BTS et filières en tension : où le Bac+2 garde un avantage compétitif
Tous les BTS ne se valent pas face au recrutement. Les spécialités liées au numérique, à la maintenance industrielle et aux métiers du soin conservent des taux d’insertion nettement supérieurs à la moyenne. Les entreprises de ces secteurs peinent à pourvoir leurs postes, ce qui place les titulaires d’un Bac+2 technique en position de force.
Le BTS Services informatiques aux organisations (SIO) ou le BTS Systèmes numériques ouvrent sur des métiers où la demande dépasse structurellement l’offre de candidats. À l’inverse, un BTS Management commercial opérationnel (MCO) expose à une concurrence plus forte, y compris face à des profils Bac+3 issus de licences professionnelles.
- Les filières numériques (développement, cybersécurité, infrastructure réseau) offrent les meilleures perspectives d’embauche directe après un Bac+2, avec des postes accessibles dès la sortie de formation.
- Les métiers de la maintenance et de la production industrielle recrutent sur des bassins d’emploi locaux où le BTS reste le diplôme de référence pour les entreprises.
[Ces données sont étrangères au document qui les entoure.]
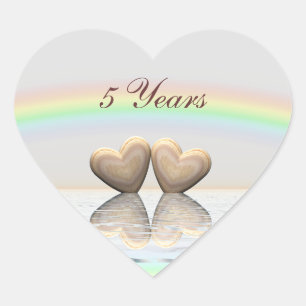 5th Anniversary Wooden Hearts Heart Sticker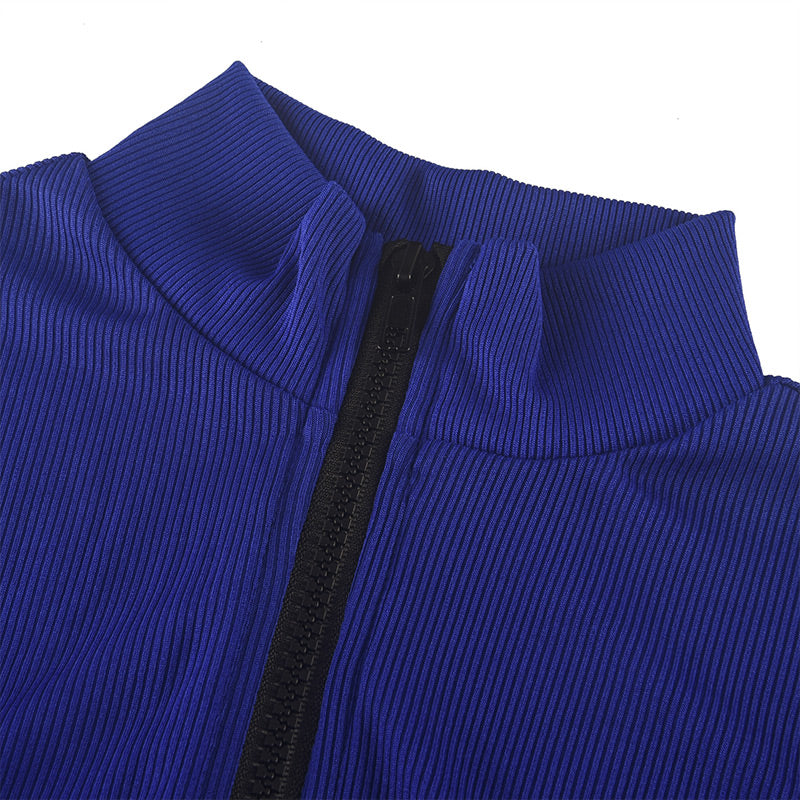 Nahtloser Jumpsuit in Unifarbe mit halbem Reißverschluss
- Les spécialités paramédicales et médico-sociales (BTS Diététique, BTS Analyses de biologie médicale) bénéficient d’un cadre réglementaire qui protège l’accès au métier par le diplôme.
- Les BTS tertiaires généralistes (comptabilité-gestion, assistant de manager) nécessitent souvent une poursuite en licence professionnelle pour se différencier sur le marché.
Poursuite d’études après un Bac+2 : arbitrer entre licence pro et école
La licence professionnelle reste le prolongement naturel du BTS ou du BUT pour les profils qui veulent renforcer leur employabilité sans s’engager dans un cycle long. Ce diplôme en un an, souvent réalisable en alternance, cible des compétences opérationnelles précises. Son taux d’insertion dépasse généralement celui du Bac+2 seul, parce qu’il ajoute une spécialisation sectorielle à un socle technique déjà acquis.
L’autre option, moins documentée dans les articles grand public, concerne l’admission parallèle en école de commerce ou d’ingénieurs. Les concours passerelles (type Ambitions+, Tremplin) acceptent des candidats titulaires d’un Bac+2 et permettent d’accéder à un diplôme de grade master. Nous recommandons cette voie aux profils qui visent des fonctions d’encadrement ou des secteurs où le Bac+5 conditionne l’évolution salariale.
Licence pro ou master : le calcul du retour sur investissement
Un an de licence professionnelle en alternance coûte peu au candidat (formation financée par l’entreprise, rémunération pendant la formation) et génère un gain d’employabilité rapide. Un parcours en école sur deux ou trois ans représente un investissement plus lourd, mais le différentiel de salaire à 5 ans justifie souvent cet effort dans les fonctions commerciales, financières ou technologiques.
Le choix dépend aussi du secteur. En informatique, un Bac+2 complété par des certifications professionnelles (AWS, Azure, Cisco) peut rivaliser avec un Bac+5 sur les postes techniques. En gestion ou en ressources humaines, le diplôme reste un filtre plus rigide.

Compétences transversales et projet professionnel : ce que le diplôme ne dit pas
Le Bac+2 valide un socle technique, mais les recruteurs évaluent de plus en plus les compétences transversales. La capacité à travailler en mode projet, la maîtrise d’outils collaboratifs, l’aisance à l’écrit en anglais professionnel : ces éléments pèsent dans la sélection finale, à diplôme équivalent.
Un parcours en alternance développe ces compétences plus vite qu’une formation initiale classique. L’immersion en entreprise pendant un ou deux ans crée un capital d’expérience que les recruteurs valorisent concrètement. Les candidats qui peuvent documenter des missions réelles (gestion de budget, déploiement d’outil, animation d’équipe) se distinguent nettement des profils purement académiques.
La construction d’un projet professionnel cohérent compte autant que le diplôme. Un BTS bien choisi, aligné avec un secteur porteur et complété par une expérience terrain solide, ouvre des perspectives que beaucoup de formations longues et mal orientées ne garantissent pas. Le Bac+2 n’est ni un plafond ni un tremplin automatique : c’est un outil dont la valeur dépend entièrement de la stratégie de parcours qui l’accompagne.